Work instructions:
Among the entries below, please repeat exactly and only the lines from the line containing "A: Aves (birds)." to the line containing "A: Red squirrel (Tamiasciurus hudsonicus).", both lines included.

Information shown:
══════════

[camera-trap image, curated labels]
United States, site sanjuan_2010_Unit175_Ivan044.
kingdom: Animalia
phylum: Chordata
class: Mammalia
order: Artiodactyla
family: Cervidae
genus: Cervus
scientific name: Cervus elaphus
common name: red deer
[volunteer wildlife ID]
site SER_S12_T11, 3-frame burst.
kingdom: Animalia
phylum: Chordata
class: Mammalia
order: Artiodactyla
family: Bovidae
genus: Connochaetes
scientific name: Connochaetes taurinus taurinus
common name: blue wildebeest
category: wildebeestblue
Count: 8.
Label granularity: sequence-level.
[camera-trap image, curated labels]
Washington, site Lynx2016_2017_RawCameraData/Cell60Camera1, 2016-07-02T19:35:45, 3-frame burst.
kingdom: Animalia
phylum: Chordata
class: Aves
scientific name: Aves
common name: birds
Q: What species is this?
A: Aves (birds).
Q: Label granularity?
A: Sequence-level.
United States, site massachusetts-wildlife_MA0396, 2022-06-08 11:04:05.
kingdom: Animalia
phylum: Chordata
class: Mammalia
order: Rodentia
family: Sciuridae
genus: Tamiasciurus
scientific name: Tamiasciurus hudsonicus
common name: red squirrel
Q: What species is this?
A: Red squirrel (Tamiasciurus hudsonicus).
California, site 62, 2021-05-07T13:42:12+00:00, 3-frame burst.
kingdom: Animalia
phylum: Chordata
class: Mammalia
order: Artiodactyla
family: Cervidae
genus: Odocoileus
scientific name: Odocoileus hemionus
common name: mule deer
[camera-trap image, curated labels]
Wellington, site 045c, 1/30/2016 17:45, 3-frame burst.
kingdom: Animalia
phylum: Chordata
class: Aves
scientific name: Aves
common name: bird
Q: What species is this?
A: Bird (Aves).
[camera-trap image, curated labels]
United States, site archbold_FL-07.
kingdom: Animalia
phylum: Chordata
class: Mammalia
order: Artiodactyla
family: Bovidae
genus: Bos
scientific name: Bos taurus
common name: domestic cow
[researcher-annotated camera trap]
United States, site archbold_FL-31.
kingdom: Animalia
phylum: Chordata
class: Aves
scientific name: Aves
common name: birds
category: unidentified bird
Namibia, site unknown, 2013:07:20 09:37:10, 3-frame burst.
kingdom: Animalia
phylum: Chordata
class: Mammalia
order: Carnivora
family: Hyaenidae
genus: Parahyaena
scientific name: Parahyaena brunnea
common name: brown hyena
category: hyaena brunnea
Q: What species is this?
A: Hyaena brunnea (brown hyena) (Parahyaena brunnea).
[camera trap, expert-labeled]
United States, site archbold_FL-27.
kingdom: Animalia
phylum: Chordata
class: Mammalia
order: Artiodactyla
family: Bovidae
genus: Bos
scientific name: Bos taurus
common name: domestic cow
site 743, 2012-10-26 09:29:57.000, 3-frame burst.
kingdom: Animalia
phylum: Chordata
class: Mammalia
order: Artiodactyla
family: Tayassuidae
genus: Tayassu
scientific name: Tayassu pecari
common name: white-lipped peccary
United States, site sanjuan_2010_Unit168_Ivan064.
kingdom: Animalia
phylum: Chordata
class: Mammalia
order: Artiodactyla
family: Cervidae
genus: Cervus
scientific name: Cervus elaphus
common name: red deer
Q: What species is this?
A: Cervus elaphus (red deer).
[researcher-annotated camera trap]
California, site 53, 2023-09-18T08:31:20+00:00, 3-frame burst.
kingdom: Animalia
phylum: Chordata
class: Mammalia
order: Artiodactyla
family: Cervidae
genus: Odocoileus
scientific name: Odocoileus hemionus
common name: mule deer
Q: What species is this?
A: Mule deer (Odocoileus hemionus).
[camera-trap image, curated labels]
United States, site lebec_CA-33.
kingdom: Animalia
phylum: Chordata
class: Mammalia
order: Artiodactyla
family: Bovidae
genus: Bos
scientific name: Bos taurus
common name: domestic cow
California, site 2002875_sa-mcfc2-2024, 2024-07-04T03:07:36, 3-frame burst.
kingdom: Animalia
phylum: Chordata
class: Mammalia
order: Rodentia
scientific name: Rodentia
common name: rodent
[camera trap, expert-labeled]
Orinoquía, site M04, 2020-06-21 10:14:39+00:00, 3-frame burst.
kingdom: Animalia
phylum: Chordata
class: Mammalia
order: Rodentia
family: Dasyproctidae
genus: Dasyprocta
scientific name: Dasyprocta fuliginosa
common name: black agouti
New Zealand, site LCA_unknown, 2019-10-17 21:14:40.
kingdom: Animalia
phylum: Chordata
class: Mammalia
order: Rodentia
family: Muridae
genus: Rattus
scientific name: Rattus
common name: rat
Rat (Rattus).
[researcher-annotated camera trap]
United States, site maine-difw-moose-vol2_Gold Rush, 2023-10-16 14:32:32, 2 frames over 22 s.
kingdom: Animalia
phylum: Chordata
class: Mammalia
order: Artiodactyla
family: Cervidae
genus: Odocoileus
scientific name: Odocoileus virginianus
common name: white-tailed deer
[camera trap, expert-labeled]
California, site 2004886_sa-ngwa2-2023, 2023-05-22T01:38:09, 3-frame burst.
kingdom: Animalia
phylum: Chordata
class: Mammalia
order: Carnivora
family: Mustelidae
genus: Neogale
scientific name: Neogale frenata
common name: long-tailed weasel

══════════

Exercise answer:
A: Aves (birds).
Q: Label granularity?
A: Sequence-level.
United States, site massachusetts-wildlife_MA0396, 2022-06-08 11:04:05.
kingdom: Animalia
phylum: Chordata
class: Mammalia
order: Rodentia
family: Sciuridae
genus: Tamiasciurus
scientific name: Tamiasciurus hudsonicus
common name: red squirrel
Q: What species is this?
A: Red squirrel (Tamiasciurus hudsonicus).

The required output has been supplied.